Article pubs.acs.org/jcim
Current Assessment of Docking into GPCR Crystal Structures and Homology Models: Successes, Challenges, and Guidelines Thijs Beuming†,* and Woody Sherman† †
Schrödinger, Inc., 120 West 45th Street, New York, New York, United States S Supporting Information *
ABSTRACT: The growing availability of novel structures for several G protein-coupled receptors (GPCRs) has provided new opportunities for structure-based drug design of ligands against this important class of targets. Here, we report a systematic analysis of the accuracy of docking small molecules into GPCR structures and homology models using both rigid receptor (Glide SP and Glide XP) and flexible receptor (Induced Fit Docking; IFD) methods.
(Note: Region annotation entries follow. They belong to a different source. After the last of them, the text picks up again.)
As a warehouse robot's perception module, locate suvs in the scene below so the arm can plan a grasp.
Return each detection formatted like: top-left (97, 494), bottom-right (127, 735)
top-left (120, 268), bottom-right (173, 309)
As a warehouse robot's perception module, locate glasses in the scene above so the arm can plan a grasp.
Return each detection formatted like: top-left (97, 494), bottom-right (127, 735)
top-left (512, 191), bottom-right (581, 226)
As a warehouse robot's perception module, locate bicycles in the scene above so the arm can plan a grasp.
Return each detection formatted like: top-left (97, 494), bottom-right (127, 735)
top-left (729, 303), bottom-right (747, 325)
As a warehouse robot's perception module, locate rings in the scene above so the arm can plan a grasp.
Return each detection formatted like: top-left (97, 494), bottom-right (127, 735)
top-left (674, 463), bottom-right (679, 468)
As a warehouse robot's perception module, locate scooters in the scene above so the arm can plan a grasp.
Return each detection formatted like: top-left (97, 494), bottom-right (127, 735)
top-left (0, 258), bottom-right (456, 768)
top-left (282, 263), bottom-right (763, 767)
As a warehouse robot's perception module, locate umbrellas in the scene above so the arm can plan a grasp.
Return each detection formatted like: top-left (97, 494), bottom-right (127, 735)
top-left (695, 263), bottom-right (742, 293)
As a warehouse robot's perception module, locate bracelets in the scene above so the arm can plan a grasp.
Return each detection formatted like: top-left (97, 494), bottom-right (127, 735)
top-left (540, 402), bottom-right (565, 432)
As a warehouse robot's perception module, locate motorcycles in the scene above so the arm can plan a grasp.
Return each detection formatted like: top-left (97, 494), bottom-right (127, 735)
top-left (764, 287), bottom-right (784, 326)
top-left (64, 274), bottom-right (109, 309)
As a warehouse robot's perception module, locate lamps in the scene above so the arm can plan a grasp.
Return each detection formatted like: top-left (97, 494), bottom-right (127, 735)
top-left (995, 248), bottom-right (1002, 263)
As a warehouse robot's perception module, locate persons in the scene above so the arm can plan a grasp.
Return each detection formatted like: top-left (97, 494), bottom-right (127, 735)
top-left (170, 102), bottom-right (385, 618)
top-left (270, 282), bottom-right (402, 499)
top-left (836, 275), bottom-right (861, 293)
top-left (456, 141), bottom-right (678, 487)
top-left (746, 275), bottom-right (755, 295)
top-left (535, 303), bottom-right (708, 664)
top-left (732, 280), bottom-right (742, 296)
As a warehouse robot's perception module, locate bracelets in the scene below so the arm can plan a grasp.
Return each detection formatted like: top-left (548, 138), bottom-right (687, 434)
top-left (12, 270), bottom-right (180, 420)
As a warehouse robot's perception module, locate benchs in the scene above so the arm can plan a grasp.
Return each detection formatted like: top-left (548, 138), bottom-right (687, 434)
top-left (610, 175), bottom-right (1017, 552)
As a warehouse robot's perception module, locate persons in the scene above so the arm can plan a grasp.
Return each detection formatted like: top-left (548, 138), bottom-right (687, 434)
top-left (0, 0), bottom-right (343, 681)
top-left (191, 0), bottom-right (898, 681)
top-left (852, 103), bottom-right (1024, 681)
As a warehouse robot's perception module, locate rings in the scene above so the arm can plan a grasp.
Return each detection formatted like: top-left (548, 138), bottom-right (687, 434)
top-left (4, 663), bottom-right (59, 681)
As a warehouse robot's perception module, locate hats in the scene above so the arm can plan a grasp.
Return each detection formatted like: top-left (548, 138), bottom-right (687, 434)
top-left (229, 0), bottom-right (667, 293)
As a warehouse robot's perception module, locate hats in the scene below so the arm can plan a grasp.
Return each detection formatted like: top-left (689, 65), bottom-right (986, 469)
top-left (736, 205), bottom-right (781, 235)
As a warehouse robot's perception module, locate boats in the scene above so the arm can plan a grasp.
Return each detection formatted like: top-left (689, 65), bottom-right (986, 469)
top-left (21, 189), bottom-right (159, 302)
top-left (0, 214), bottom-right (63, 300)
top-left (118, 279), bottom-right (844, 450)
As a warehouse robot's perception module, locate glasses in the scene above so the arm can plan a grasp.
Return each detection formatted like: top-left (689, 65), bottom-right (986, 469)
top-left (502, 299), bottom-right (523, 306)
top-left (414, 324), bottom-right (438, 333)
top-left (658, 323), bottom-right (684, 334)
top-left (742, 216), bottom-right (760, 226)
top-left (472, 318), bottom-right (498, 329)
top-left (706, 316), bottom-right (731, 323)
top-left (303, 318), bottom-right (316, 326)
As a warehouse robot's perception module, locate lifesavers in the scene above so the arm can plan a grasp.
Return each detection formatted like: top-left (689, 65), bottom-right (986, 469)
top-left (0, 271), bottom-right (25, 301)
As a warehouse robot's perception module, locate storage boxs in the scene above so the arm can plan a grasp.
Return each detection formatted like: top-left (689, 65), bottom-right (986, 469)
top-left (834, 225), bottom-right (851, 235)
The ability to dock ligands into different structures of the same target (crossdocking) is evaluated for both agonist and inverse agonist structures of the A2A receptor and the β1- and β2-adrenergic receptors. In addition, we have produced homology models for the β1-adrenergic, β2-adrenergic, D3 dopamine, H1 histamine, M2 muscarine, M3 muscarine, A2A adenosine, S1P1, κ-opioid, and C-X-C chemokine 4 receptors using multiple templates and investigated the ability of docking to predict the binding mode of ligands in these models. Clear correlations are observed between the docking accuracy and the similarity of the sequence of interest to the template, suggesting regimes in which docking can correctly identify ligand binding modes.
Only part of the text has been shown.